We may now start our schema registry like this:

Starting Kafka and Schema registry
docker compose up -d

Registering a Schema and Breaking Schema Compatibility

Similar to the Java example example above, we want to register schemas in our Schema registry, and we’ll try to register an incompatible schema change in the registry.

First, we’re going to register the following schema:

{
  "type": "record",
  "name": "User",
  "fields": [
    {"name": "id", "type": "int"}
  ]
}

Registration of a new scheme can be done with one easy curl call:

Registering a schema
curl -X POST -H "Content-Type: application/vnd.schemaregistry.v1+json" \
    --data '{"schema": "{\"type\":\"record\",\"name\":\"User\",\"fields\":[{\"name\":\"id\",\"type\":\"int\"}]}"}' \
    http://localhost:8081/subjects/User-value/versions

{"id":1} (1)
1 This is the version of our registered schema

Now we may try to update our schema with an incompatible change:

Updating the schema with an incompatible change
curl -X POST -H "Content-Type: application/vnd.schemaregistry.v1+json" \
    --data '{"schema": "{\"type\":\"record\",\"name\":\"User\",\"fields\":[{\"name\":\"email\",\"type\":\"string\"}]}"}' \
    http://localhost:8081/subjects/User-value/versions

{"error_code":409,"message":"Schema being registered is incompatible with an earlier schema for subject \"User-value\", details: [{errorType:'READER_FIELD_MISSING_DEFAULT_VALUE', description:'The field 'email' at path '/fields/0' in the new schema has no default value and is missing in the old schema', additionalInfo:'email'}, {oldSchemaVersion: 1}, {oldSchema: '{\"type\":\"record\",\"name\":\"User\",\"fields\":[{\"name\":\"id\",\"type\":\"int\"}]}'}, {validateFields: 'false', compatibility: 'BACKWARD'}]"}

The error returned gives us a good hint about the incompatibilities detected.

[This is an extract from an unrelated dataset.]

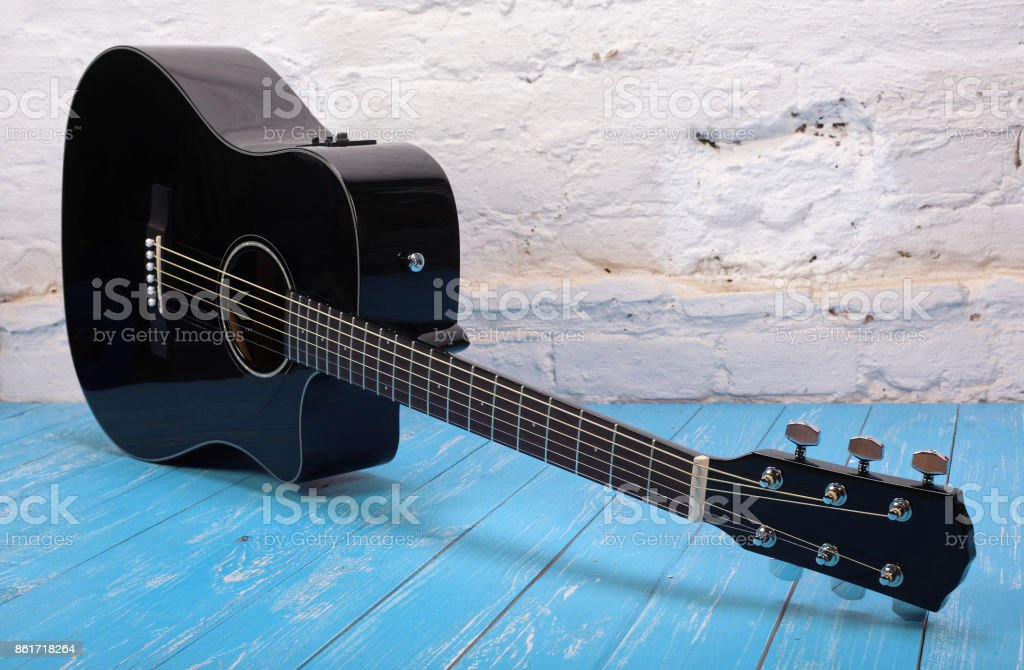 Musical instrument - Black cutaway acoustic guitar brick background stock photo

Another nice feature of the schema registry is, that the compatibility level may be configured on either global or schema-specific level (see Set compatibility mode for the Schema of a Subject).

Schema Registry Operations

Using curl or any similar tool, we may run the following operations on our schema registry:

Get Subjects

curl -X GET http://localhost:8081/subjects

["User-value"]

Get versions of a Subject

curl -X GET http://localhost:8081/subjects/User-value/versions

[1]

Get latest Schema Version for a Subject

curl -X GET http://localhost:8081/subjects/User-value/versions/latest

{"subject":"User-value","version":1,"id":1,"schema":"{\"type\":\"record\",\"name\":\"User\",\"fields\":[{\"name\":\"id\",\"type\":\"int\"}]}"}

Get specific Schema Version for a Subject

curl -X GET http://localhost:8081/subjects/User-value/versions/1

{"subject":"User-value","version":1,"id":1,"schema":"{\"type\":\"record\",\"name\":\"User\",\"fields\":[{\"name\":\"id\",\"type\":\"int\"}]}"}

Get Schema by ID

curl -X GET http://localhost:8081/schemas/ids/1

{"schema":"{\"type\":\"record\",\"name\":\"User\",\"fields\":[{\"name\":\"id\",\"type\":\"int\"}]}"}

Test Schema compatibility

curl -X POST -H "Content-Type: application/vnd.schemaregistry.v1+json" \
--data '{
  "schema": "{\"type\":\"record\",\"name\":\"User\",\"fields\":[{\"name\":\"id\",\"type\":\"int\"},{\"name\":\"email\",\"type\":\"string\"}]}"
}' \
http://localhost:8081/compatibility/subjects/User-value/versions/latest

{"is_compatible":true}%

Get global compatibility mode

curl -X GET http://localhost:8081/config

{"compatibilityLevel":"BACKWARD"}

Set compatibility mode for the Schema of a Subject

curl -X PUT -H "Content-Type: application/vnd.schemaregistry.v1+json" \
--data '{"compatibility": "FULL"}' \
http://localhost:8081/config/User-value

{"compatibility":"FULL"}

Delete a specific schema version of a subject

curl -X DELETE http://localhost:8081/subjects/User-value/versions/1

1

Check schema existence

curl -X POST -H "Content-Type: application/vnd.schemaregistry.v1+json" \
--data '{
  "schema": "{\"type\":\"record\",\"name\":\"User\",\"fields\":[{\"name\":\"id\",\"type\":\"int\"}]}"
}' \
http://localhost:8081/subjects/User-value

{"subject":"User-value","version":1,"id":1,"schema":"{\"type\":\"record\",\"name\":\"User\",\"fields\":[{\"name\":\"id\",\"type\":\"int\"}]}"}